- TASK LIST -
A. From the deeporigin plugin page below, extract the passage between "pip install snakemake-executor-plugin-deeporigin" and "--jobs N ...", inclusive.
B. Answer these questions using the deeporigin plugin page below:
(i) What pip command installs the plugin?
(ii) What minimum Snakemake version does the usage section require?
(iii) Which file should the plugin provide with some introductory sentences?
[Opening DOCUMENT SEGMENT section]
Snakemake executor plugin: deeporigin

https://img.shields.io/badge/repository-github-blue?color=%23022c22 https://img.shields.io/badge/author-Bilal%20Shaikh-purple?color=%23064e3b PyPI - Version PyPI - License

Warning

This plugin is not maintained and reviewed by the official Snakemake organization.

Warning

No documentation found in repository https://github.com/deeporiginbio/snakemake-executor-plugin-deeporigin. The plugin should provide a docs/intro.md with some introductory sentences and optionally a docs/further.md file with details beyond the auto-generated usage instructions presented in this catalog.

Installation

Install this plugin by installing it with pip or mamba, e.g.:

pip install snakemake-executor-plugin-deeporigin

Usage

In order to use the plugin, run Snakemake (>=8.0) in the folder where your workflow code and config resides (containing either workflow/Snakefile or Snakefile) with the corresponding value for the executor flag:

snakemake --executor deeporigin --default-resources --jobs N ...
[Closing DOCUMENT SEGMENT section]
[Opening DATASET ENTRIES section]
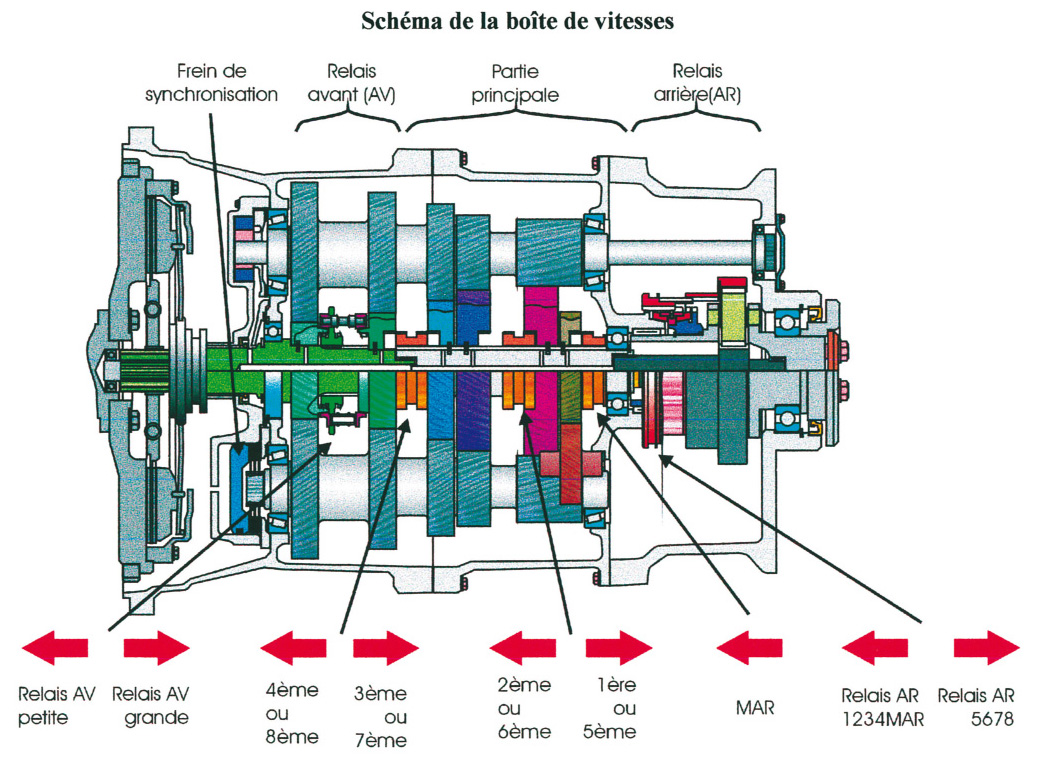 Schéma de la boîte de vitesses

Frein de synchronisation

Relais avant (AV)

Partie principale

Relais arrière(AR)

Relais AV petite

Relais AV grande

4ème ou 8ème

3ème ou 7ème

2ème ou 6ème

1ère ou 5ème

MAR

Relais AR 1234MAR

Relais AR 5678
[Closing DATASET ENTRIES section]
- SOLUTIONS -
A.
pip install snakemake-executor-plugin-deeporigin

Usage

In order to use the plugin, run Snakemake (>=8.0) in the folder where your workflow code and config resides (containing either workflow/Snakefile or Snakefile) with the corresponding value for the executor flag:

snakemake --executor deeporigin --default-resources --jobs N ...

B.
(i) pip install snakemake-executor-plugin-deeporigin
(ii) 8.0
(iii) docs/intro.md